Also, make sure you’re not touching the throttle when trying to start your jet ski. I know a few dirt bike and motorcycle guys that are in the habit to give a little gas to start them, but this is not something you do for a jet ski.
21. Blown Engine
A blown jet ski engine can refuse to start or not run well.
You can tell if a jet ski engine is blown by checking its compression with a compression gauge. You want the PSI to be over 100PSI and each cylinder to be within 15% of each other.
An engine that was hydrolocked and not taken care of properly can also blow the engine.
Running improper fuel and air mixture can lead the engine to blow too.
Running the engine to where it overheats and damages it can also blow the engine.
There are many things that cause a jet ski engine to blow, but it’s usually something major that happened to lead to such events. While a jet ski engine blowing can cause it to not start or run right, it’s not always the case and is one of the more rare reasons.
22. Damaged Gauges
A damage gauge could keep the jet ski from starting or confuse you into thinking the battery is bad. A damage gauge could keep from lighting up and ringing the buzzers too.
The main communications you have with your jet ski is the gauge and the buzzer, so if both don’t come on, it could keep you from getting your jet ski started or knowing what’s wrong.

***

Set exercise 1
Rewrite the stretch of rows from the line containing "Does the image" through the last row, putting "nearer to" in place of "closer to" and leaving everything else unchanged.
The text and the rows below it were taken from unrelated sources.

Records for this task
***

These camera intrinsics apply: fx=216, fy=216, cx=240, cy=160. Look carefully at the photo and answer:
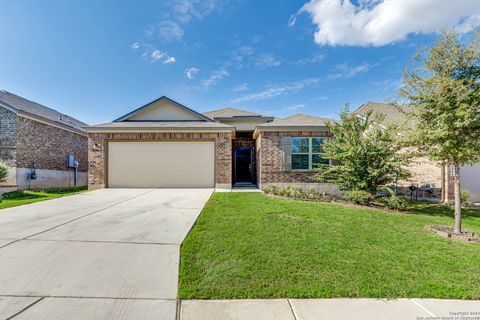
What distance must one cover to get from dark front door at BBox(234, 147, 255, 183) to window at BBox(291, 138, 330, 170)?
407 centimetres

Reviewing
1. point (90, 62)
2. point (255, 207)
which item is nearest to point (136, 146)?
point (90, 62)

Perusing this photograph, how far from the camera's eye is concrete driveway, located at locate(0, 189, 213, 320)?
2396 millimetres

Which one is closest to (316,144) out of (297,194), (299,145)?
(299,145)

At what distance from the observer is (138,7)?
9.40 m

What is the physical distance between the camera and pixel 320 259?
3492 mm

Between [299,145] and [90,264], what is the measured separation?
934 cm

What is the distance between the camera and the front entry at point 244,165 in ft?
46.9

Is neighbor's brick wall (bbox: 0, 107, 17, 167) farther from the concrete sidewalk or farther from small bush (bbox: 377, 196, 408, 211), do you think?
small bush (bbox: 377, 196, 408, 211)

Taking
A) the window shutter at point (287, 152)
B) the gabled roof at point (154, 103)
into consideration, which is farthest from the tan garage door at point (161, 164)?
the window shutter at point (287, 152)

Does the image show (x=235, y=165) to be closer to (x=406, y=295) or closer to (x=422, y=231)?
(x=422, y=231)

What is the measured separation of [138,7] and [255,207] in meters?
9.85

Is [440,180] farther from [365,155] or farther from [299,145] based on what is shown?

***

Set exercise 2
List every cause of a blown engine that the jet ski passage names.

Expected answer 1
Does the image show (x=235, y=165) to be nearer to (x=406, y=295) or nearer to (x=422, y=231)?
(x=422, y=231)

What is the measured separation of [138,7] and [255,207] in meters?
9.85

Is [440,180] farther from [365,155] or farther from [299,145] based on what is shown?

Expected answer 2
- A hydrolocked engine that wasn't taken care of properly
- Running an improper fuel and air mixture
- Running the engine until it overheats and gets damaged